Our story begins in 1873 when brothers Addison and Randolph Clark opened the first coed school in Texas where students would be "taught how to study, and given a purpose in life and a foundation on which to build character." That emphasis continues today at TCU and in the Schieffer School of Journalism.
The journalism program got its foot in the fledgling college with the publication of the Horned Frog yearbook in 1898. The appearance of the Skiff newspaper in 1902 cemented interest in such endeavors.
When J. Willard Ridings was hired in 1927 to establish a journalism department, the direction was set — TCU would produce a new crop of journalists, ones grounded in learning and practice, not ground out by gritty newsmen.

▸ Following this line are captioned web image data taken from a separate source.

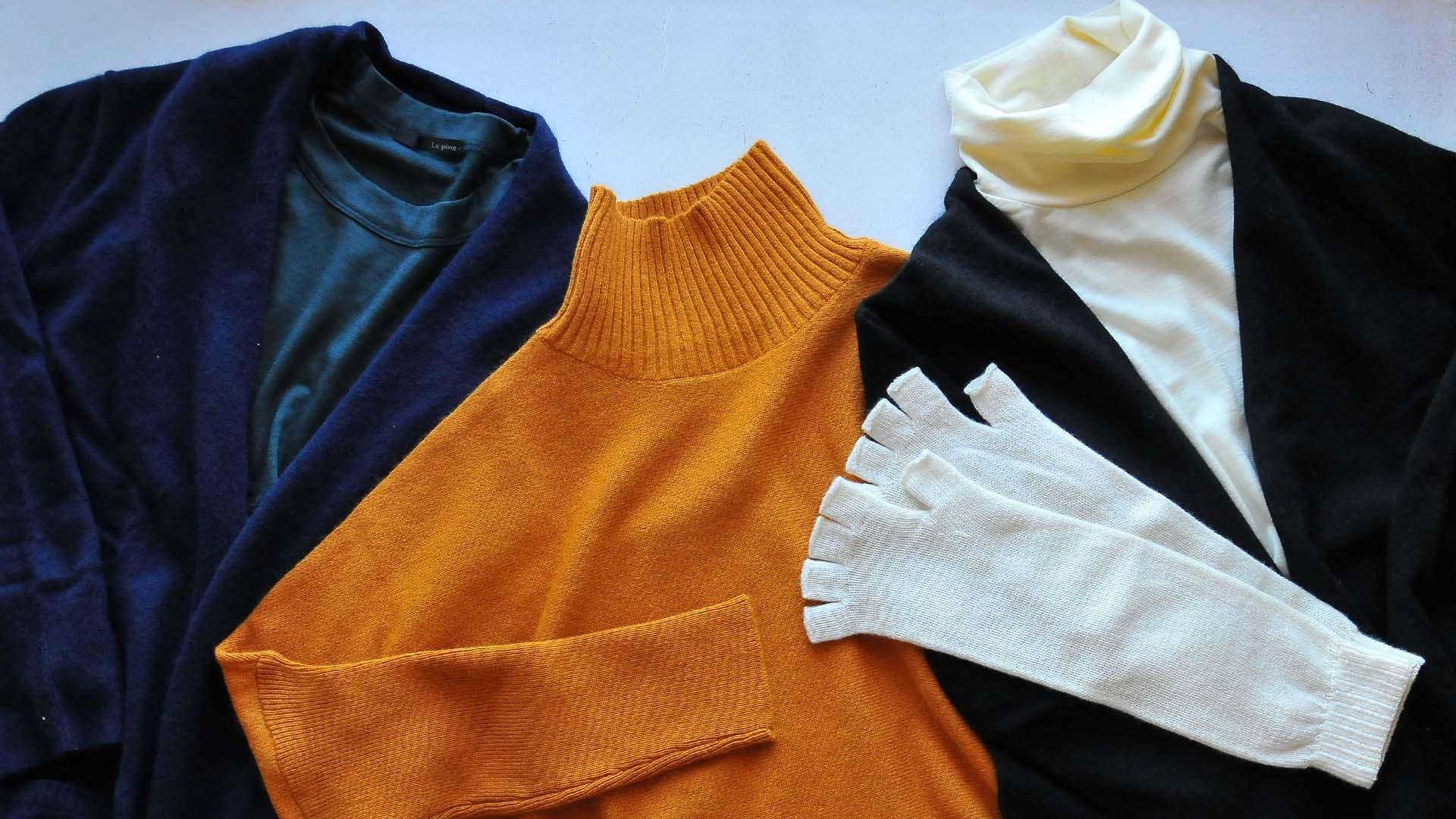 ル・ピボットの冬服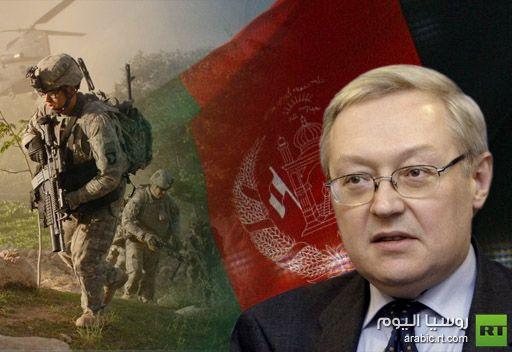 الخارجية الروسية: روسيا قلقة من  بقاء القواعد الأمريكية في أفغانستان بعد عام 2014
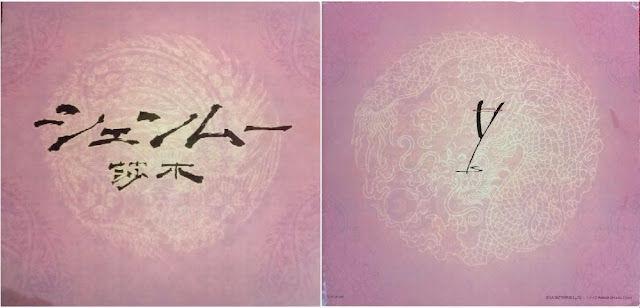 Front and back cover of the Shenmue Art Book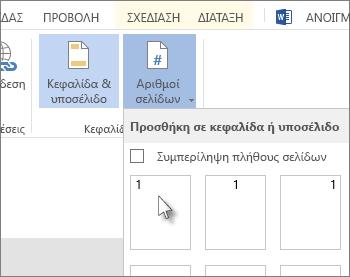 Εικόνα του περιβάλλοντος εργασίας χρήστη για την εισαγωγή αριθμών σελίδας σε μια κεφαλίδα ή υποσέλιδο.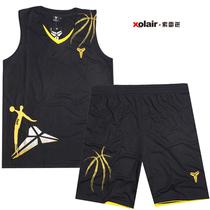 2013新款科比篮球服背心男子训练服套装专业比赛球衣队服印字印号 价格:59.00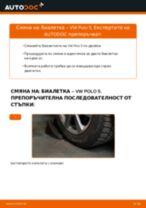 Смяна на Воден Радиатор на Audi A4 b6: ръководство pdf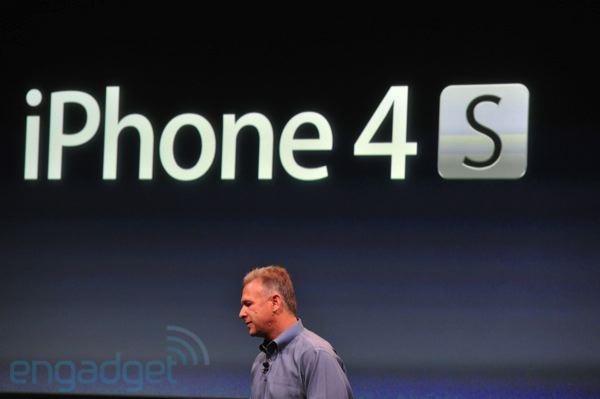 Apple, ecco il nuovo iPhone. 4S.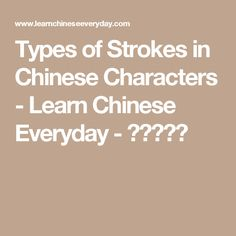 Types of Strokes in Chinese Characters - Learn Chinese Everyday - 天天学中文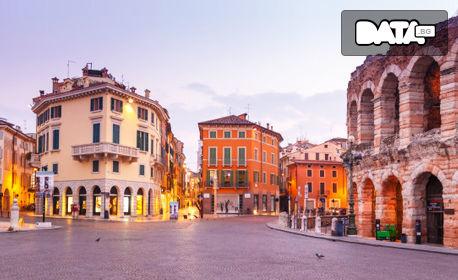 Екскурзия до Хърватия, Словения и Италия през Март! 3 нощувки със закуски, плюс самолетен и автобусен транспорт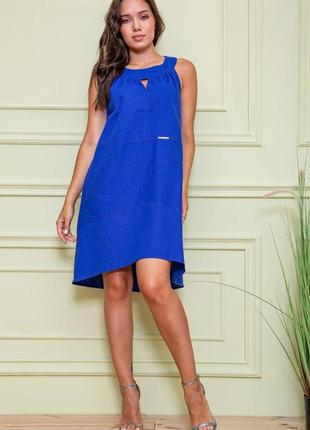 Платье, цвет электрик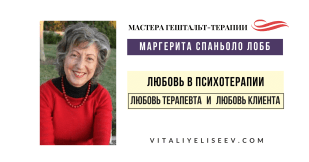 Маргерита ЛОББ любовь в психотерапии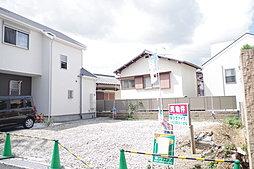 旭丘3(石橋駅) 3680万円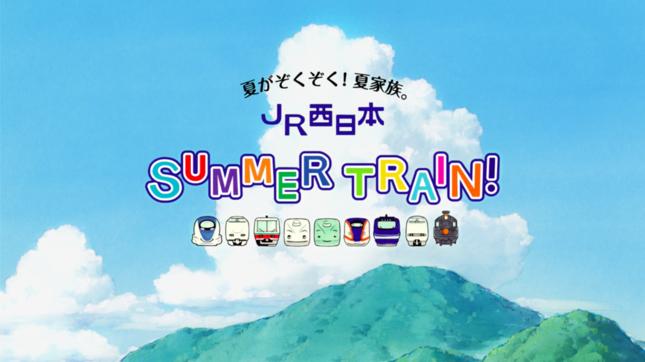 キャンペーンは特設サイト「SUMMER TRAIN WEB」を開設している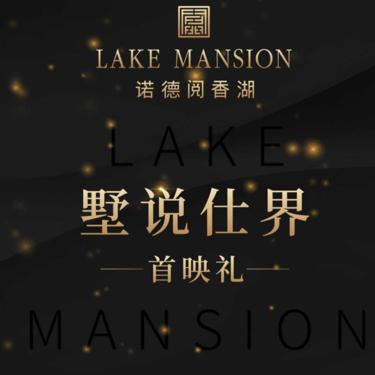 诺德阅香湖直播封面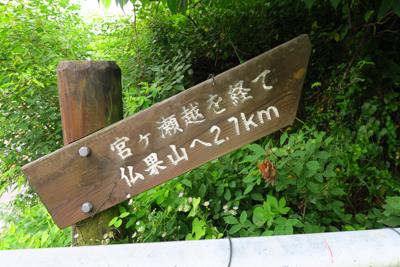 仏果山まで2.7km。...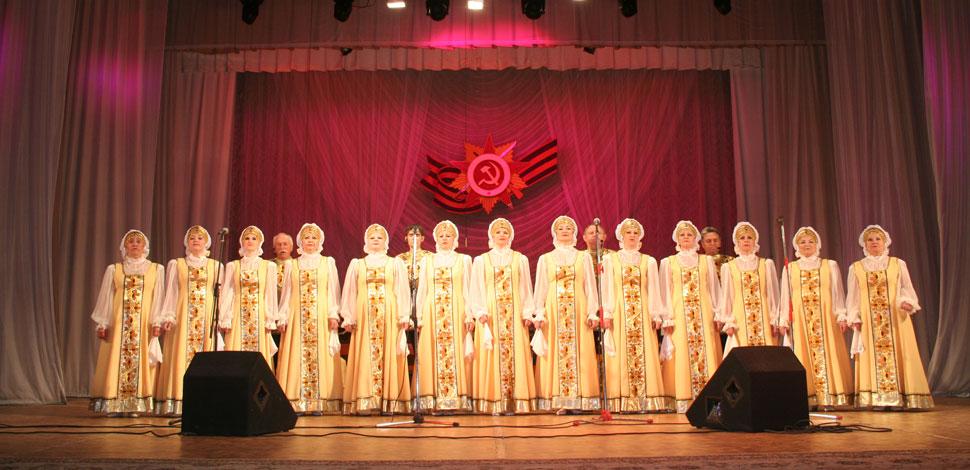 Народный ансамбль русской песни и танца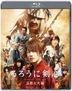 浪客劍心 京都大火篇 (2014) (Blu-ray)(普通版)(日本版)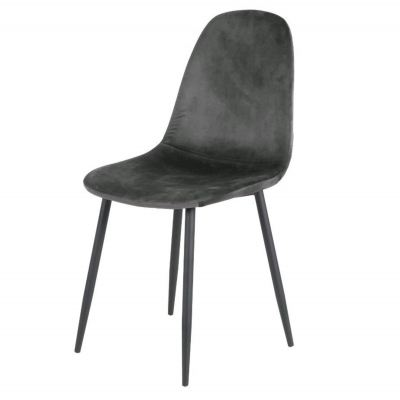 Metal Dining Chair RCF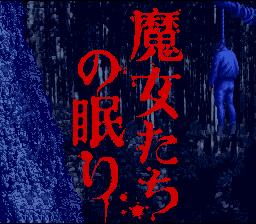Akagawa Jirou : Majotachi no Nemuri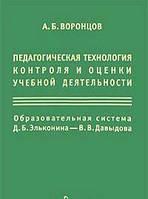 А. Б. Воронцов Педагогическая технология контроля и оценки учебной деятельности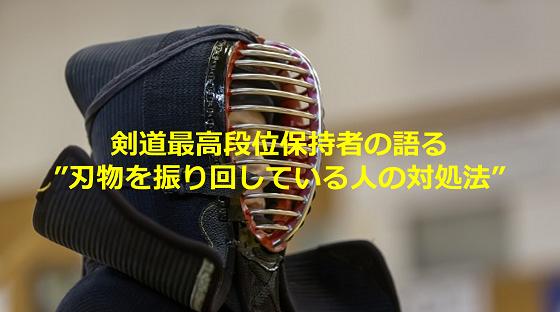 """剣道最高段位保持者の語る""""刃物を振り回している人の対処法""""とは..."""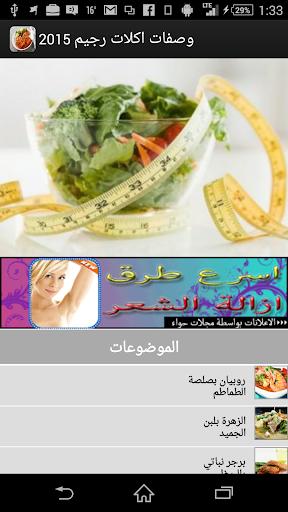 احدث وصفات اكلات رجيم ٢٠١٥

Through it all, the school adapted and grew. When a print shop was needed in the mid-1950s, it found a way to get one. When computers came calling, it upgraded. Always skimming the edge, the department churned out award-winning students and set new precedents — in 1967 it was the first accredited program at a private college in Texas; among the first, in 1985, to initiate ground-breaking discussions between crime victims and the media; and far ahead of the pack in combining the ad/PR tracks in 1979.
Today, 17 full-time faculty boast more than 250 collective years of experience in the field, as well as publications in every major scholarly journal. Add in 15 part-time faculty, and you get a world of experience.
The philosophy Ridings established in 1927 continues today: If a TCU graduate applies for a job in the media or in ad/PR, he or she will be hired on the spot.